The goal of Faces of NC Farm Families is to shine a light on the people behind the food, and to tell the stories of the folks who work hard on their farm. Through this project, you’ve already met several families across the state who farm, and it is time for another feature.

However, this feature is a little different than the others—the family are no longer pig farmers. We received a message from the family, to let us know that they had made the very hard decision to sell their farm. They knew we wanted to feature them in our series Faces of NC Farm Families (we had even already gone out to their farm to take pictures and video), but now, they didn’t own the farm.

After talking with them, we made the command decision to feature them anyway. You see, farming isn’t just a profession, it is a passion. Their passion has not gone away. They are still farmers at heart.
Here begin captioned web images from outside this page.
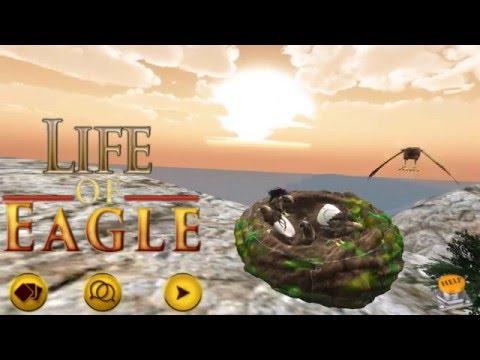 Life Of Eagle Hd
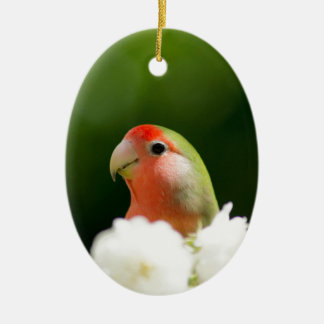 green bird fun Double-Sided oval ceramic christmas ornament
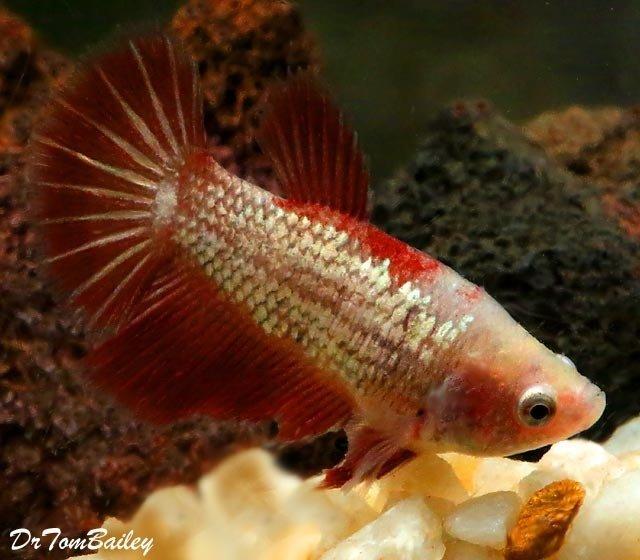 "Premium FEMALE Rare Assorted Dragonscale Betta Fish, Size: 1.5"" to 2"""
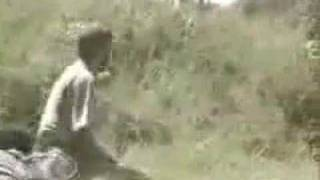 Chimps Attack Man Youtube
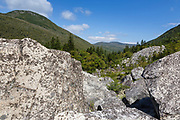 Zealand Notch from Zeacliff Trail in the White Mountains, New Hampshire during the summer months. Zeacliff Mountain is on the left. This area was part of the Zealand Valley Railroad, a logging railroad in operation from 1885-1897.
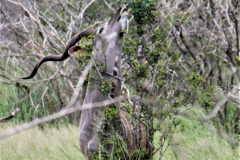 Kruger Park (18)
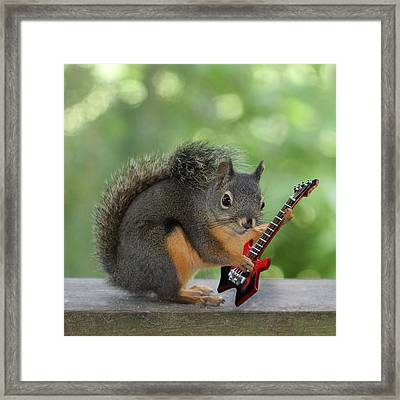 Squirrel Playing Electric Guitar Framed Print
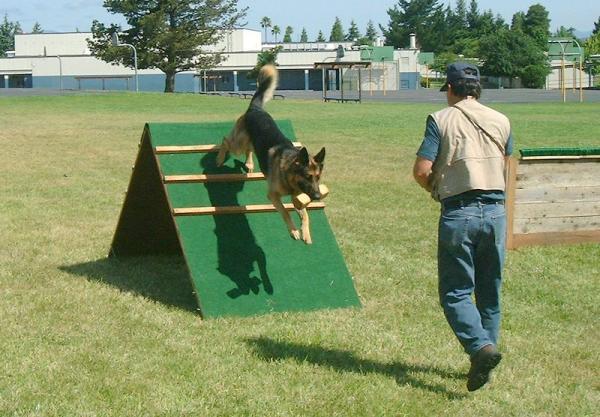 Antrenamentul Câinilor Schutzhund - Fazele Schutzhund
Sometimes, though, finances, time, health…LIFE, prevents you from making your passion a profession. With their permission, we want to tell the story of a family who put their hearts into a pig farm, but ultimately decided to sell their farm for the benefit of their family. It is a story of farming, family, and hard decisions. This is the Tutor family story.

April and Kevin Tutor live in the rural town of Seven Springs in Eastern NC. They are parents to three kids—Bailey, Parker, and Shaun. They are also foster parents, opening up their hearts and home to other children. It is through this program that they were able to bring Shaun into their home permanently through adoption. They are involved in their community, home school, hold down careers, and love the rural life. Upon meeting the family, you’ll quickly learn they are genuine people who have a passion for agriculture and a deep love of family.

Kevin and April met on a blind date, and 9 months later were married. They have now been married for 13 years. In 2013, they made the decision to buy April’s dad’s hog farm before it went into foreclosure.

“Because we bought it under those circumstances, we had to pay much more than the value of the farm was worth. It doesn’t cash-flow,” said April.

For the Tutors, the dream of a farm meant taking on quite the financial burden. The farm wouldn’t cash-flow until 2028, and it would take an additional 12 years for the family to make back what they had put into the farm. Those reasons meant that the Kevin and April both had to work public jobs outside of the farm. Kevin worked weekends at Weyerhaeuser while April worked from home as a business analyst and part time doing field investigation.

“A lot of times she’ll fly out Monday night just to fly in on Thursday night in time for me to leave Friday morning. That can be a lot. That can be stressful. That’s probably the hardest part for me is we’re both having to work and juggle the farm and the kids,” said Kevin.

For the Tutors, though, it was important to carry on the land that April’s great grandfather had bought and worked so hard for. They also wanted their kids to have the experience of farm life.

The kids truly enjoyed the farm. Shaun liked to feed the pigs gummy bears as a treat and all of the kids liked to check pigs with their parents and run up and down the farm paths. As much fun as it was, though, the struggles didn’t go unnoticed.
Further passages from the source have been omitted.